After the first glimpse of him, she hadn't been able to erase him from her mind.
She couldn't quite stop herself from fantasizing climbing out of the pool and into the arms of the mysterious man she'd seen cleaning the pool. As she did her lazy laps, she lost herself in the idea of those strong arms wrapped around her, her mouth finding his as they slipped under the salty ripples of the water.
She continued to spot him nearly every day, always hurrying away from her with a loping stride that she wouldn't have been able to catch if she’d tried. She was beginning to think that he was avoiding her. She suspected that he felt the same pull she did, but sensed it made him uncomfortable, rather than intrigued. She still couldn’t quite bring herself to believe it, but more than once she’d caught herself wondering, Could mates be a real thing after all?
It grieved her to think she was causing him discomfort, and she wanted to catch him, to say that she would never make him sad or unhappy, and that she was sorry she seemed to be causing him distress. She wondered if there was something she could do to help him, even – she could still feel the pain that crackled off of him.
She felt like one of her own students, enslaved to her own crazy adolescent hormones, and she could not stop fantasizing about him: about what it would feel like to kiss him, to slide her hands over his shoulders, to feel the weight of him on her when she lay in her wide bed.
Finally, three days into her vacation, she spotted him across the pool deck.
“Oh!” she said out loud, stopping in her tracks.
There he was, close as life, bending over a bucket of supplies by one of the lounge chairs; Mary would know his silhouette and the burst of his red hair anywhere, and she had a moment of near-terror.

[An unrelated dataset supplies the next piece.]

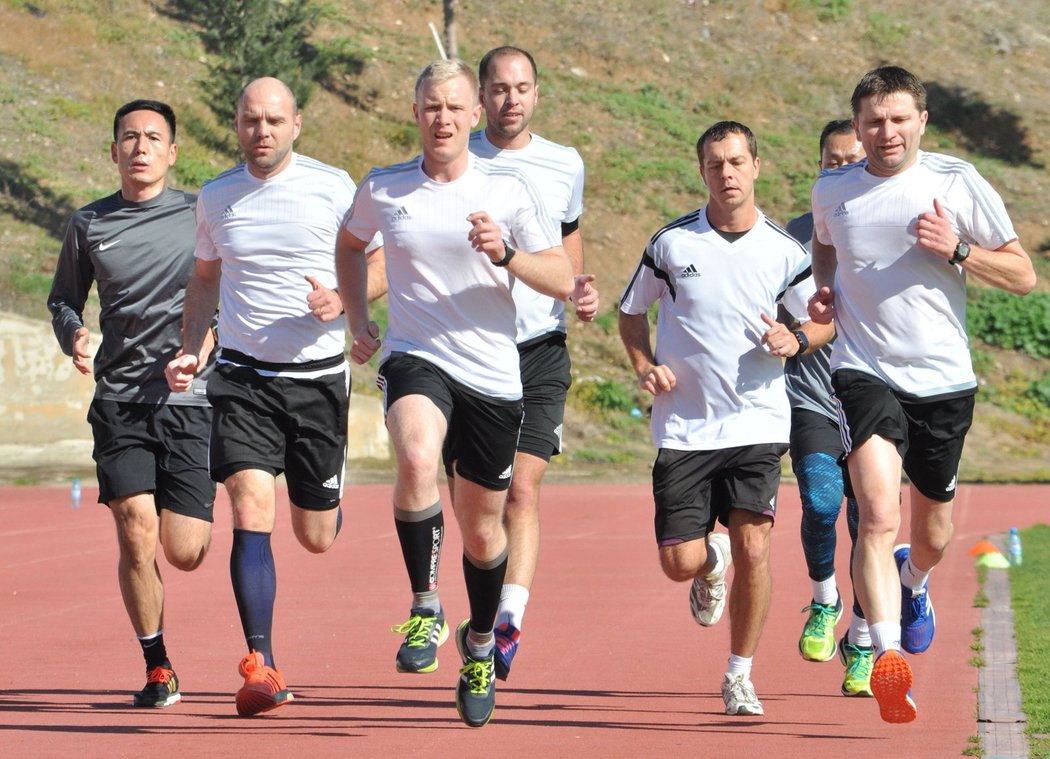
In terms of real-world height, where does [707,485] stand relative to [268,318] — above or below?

She knew that he would find an excuse to leave at any moment, and it would have been easy to let him go. At any other time in her life, she would simply have lingered in the doorway a little longer, and watched him escape from her again.

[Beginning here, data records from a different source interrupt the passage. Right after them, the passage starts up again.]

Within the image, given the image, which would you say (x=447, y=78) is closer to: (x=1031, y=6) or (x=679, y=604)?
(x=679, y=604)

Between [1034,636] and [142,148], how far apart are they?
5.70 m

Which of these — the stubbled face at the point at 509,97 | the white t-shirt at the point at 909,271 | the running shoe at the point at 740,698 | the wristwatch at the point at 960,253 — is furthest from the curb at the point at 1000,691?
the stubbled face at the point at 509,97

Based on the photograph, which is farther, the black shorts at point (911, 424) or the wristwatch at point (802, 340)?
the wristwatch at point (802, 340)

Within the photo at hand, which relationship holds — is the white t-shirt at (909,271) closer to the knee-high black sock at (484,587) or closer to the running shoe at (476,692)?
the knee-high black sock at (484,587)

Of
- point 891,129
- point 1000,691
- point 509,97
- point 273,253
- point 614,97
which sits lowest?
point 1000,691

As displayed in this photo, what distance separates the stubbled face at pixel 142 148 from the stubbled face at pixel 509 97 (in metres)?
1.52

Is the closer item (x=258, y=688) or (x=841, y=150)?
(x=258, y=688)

But she was here, being brave and courageous, in a foreign country by herself. She wasn’t sure if it was the hot weather or the glamour of Shifting Sands itself, but she even felt like a more powerful shifter here; all of her senses were sharper than they'd ever been, and they were all focused entirely on him.

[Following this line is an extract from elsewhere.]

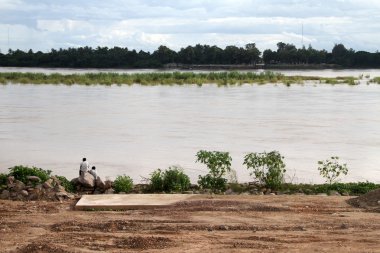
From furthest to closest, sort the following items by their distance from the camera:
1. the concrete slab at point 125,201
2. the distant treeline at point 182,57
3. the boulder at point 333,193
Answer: the distant treeline at point 182,57 < the boulder at point 333,193 < the concrete slab at point 125,201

She gathered all of her resolve and walked decisively across the tiled deck, weaving around the chairs and tables on the deck without removing her eyes from him.
“I'm sorry,” she said automatically, when she was finally at his side, and abruptly, the bravery that had carried her across the deck vanished. She was left feeling like a stammering fool, awkward and unappealing in her plain blue swimsuit and cheap flip-flops. She was keenly aware of the few other guests enjoying the late afternoon sunshine on the deck, including a sleek, manicured woman wearing almost nothing, and the bartender who was strumming a guitar at the bar behind her.
“I'm sorry,” she repeated. “I don't mean to interrupt you, it's just that... I... ah...”
He was looking at her with hazel eyes like saucers, as unable to look away as Mary was. He was more gorgeous up close than he was fleeing from her across a pool deck or down a path, built like an athlete, with wide shoulders under his resort uniform shirt, and narrow hips in khaki shorts. Agile hands were clenched, white-knuckled, around the bucket handle.
All of the hurt she had sensed from him was there, intense and bone-deep.
“Oh!” she said in wonder. “You feel it too!”
Because, laid over the hurt was something else – the heat and lust and a depth of connection that Mary had never even dared to hope for.
This is our mate, her deer told her with no hesitation, pleased and excited.
Mary had always wondered if a destined mate could be real, and hadn't dared to hope that her odd attraction to this stranger could be such a thing.
Meeting his eyes dissolved any doubt she might have had. She could feel a resonance between them that defied description. Magic seemed to crackle around them, and she reached out an automatic hand to touch him in wonder.
He flinched away, and the spell shattered.
His face shuttered, settling into an off-putting scowl, and he stood, towering over her. “I don't know what you're talking about,” he snarled at her.
Then he turned on his heel and walked away, leaving Mary feeling utterly lost.
Chapter Six
Rejecting her was the hardest thing that Neal had ever done – watching her heart break into little pieces while he denied the pull of their mating bond was like being shot. He was worthless, terrible, the worst kind of jerk... and the biggest coward that had ever had the misfortune to walk the face of the earth on two legs and on four.
He sank down onto a picnic table seat, steepling his hands on the back of his head. He wanted to tear something into pieces, or burn something to the ground. His mate was hurting, and he couldn't do anything to protect her, because he was the one who had caused it.
What had happened to him?
At one point, he'd been part of one of the most elite teams in the military, a sharpshooter and explosives expert with a reputation for being fearless and unstoppable. He'd been confident with women and complicated missions alike.
Now he was reduced to doing odd jobs at a fancy tropical resort and failing even at that: fearful, prickly and unfit for any friendship, let alone the company of his own destined mate.
Why did she have to come here, of all places? Couldn't they just have been another unlucky couple who never had the grace to meet?